◆ **課題の詳細**:
以下の行のうち、「book」という語を含む行をすべて特定し、書き写しなさい。

◆ **抽出された情報**:
==*==

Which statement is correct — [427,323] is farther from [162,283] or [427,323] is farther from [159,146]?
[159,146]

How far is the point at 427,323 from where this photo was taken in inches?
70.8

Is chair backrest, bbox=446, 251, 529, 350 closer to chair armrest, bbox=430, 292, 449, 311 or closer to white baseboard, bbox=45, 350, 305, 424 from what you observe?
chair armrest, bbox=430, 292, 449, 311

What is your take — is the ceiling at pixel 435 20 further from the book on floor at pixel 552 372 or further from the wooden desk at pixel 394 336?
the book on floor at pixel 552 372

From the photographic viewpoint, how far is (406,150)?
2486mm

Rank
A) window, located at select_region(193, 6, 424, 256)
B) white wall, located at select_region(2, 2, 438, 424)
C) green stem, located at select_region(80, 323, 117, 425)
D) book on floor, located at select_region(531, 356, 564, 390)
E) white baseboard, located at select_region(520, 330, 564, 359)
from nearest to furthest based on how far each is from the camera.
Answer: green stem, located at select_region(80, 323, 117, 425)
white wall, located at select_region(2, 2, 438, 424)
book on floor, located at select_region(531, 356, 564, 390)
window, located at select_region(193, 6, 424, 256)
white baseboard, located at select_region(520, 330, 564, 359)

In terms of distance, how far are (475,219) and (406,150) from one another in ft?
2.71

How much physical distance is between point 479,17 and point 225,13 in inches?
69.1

==*==

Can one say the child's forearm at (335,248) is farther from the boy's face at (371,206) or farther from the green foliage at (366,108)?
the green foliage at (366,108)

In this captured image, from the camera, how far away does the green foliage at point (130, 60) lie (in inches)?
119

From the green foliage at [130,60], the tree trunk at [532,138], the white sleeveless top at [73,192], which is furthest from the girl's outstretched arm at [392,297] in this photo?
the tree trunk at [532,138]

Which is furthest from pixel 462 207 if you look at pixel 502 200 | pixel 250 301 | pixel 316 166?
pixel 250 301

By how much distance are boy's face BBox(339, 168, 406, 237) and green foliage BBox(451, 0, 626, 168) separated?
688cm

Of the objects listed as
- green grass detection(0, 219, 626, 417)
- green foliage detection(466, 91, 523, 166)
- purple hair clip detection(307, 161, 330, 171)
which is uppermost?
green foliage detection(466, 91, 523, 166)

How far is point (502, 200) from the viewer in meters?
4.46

==*==

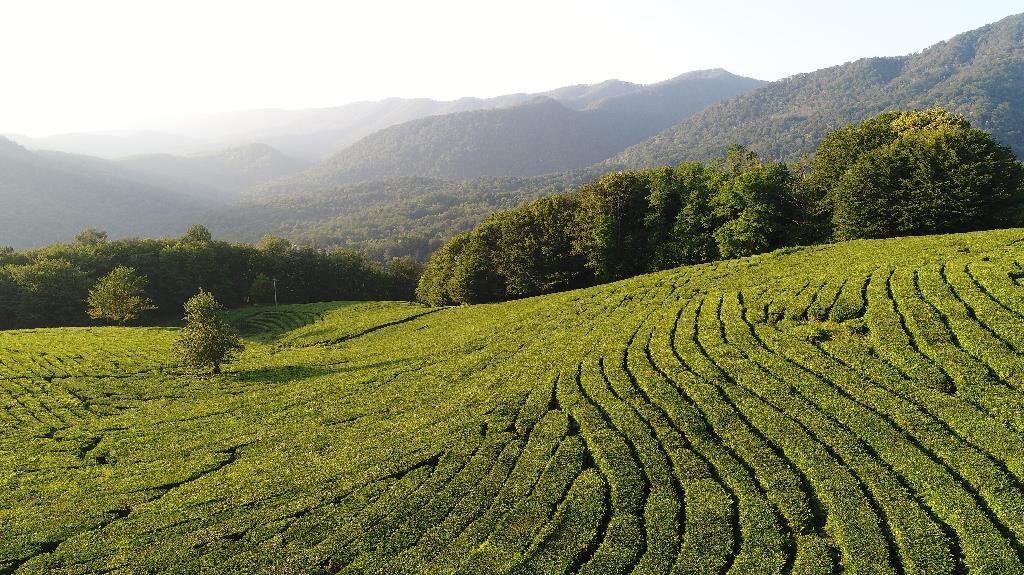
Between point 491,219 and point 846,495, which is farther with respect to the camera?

==*==

◆ **問題の解答**:
What is your take — is the ceiling at pixel 435 20 further from the book on floor at pixel 552 372 or further from the wooden desk at pixel 394 336?
the book on floor at pixel 552 372
D) book on floor, located at select_region(531, 356, 564, 390)
book on floor, located at select_region(531, 356, 564, 390)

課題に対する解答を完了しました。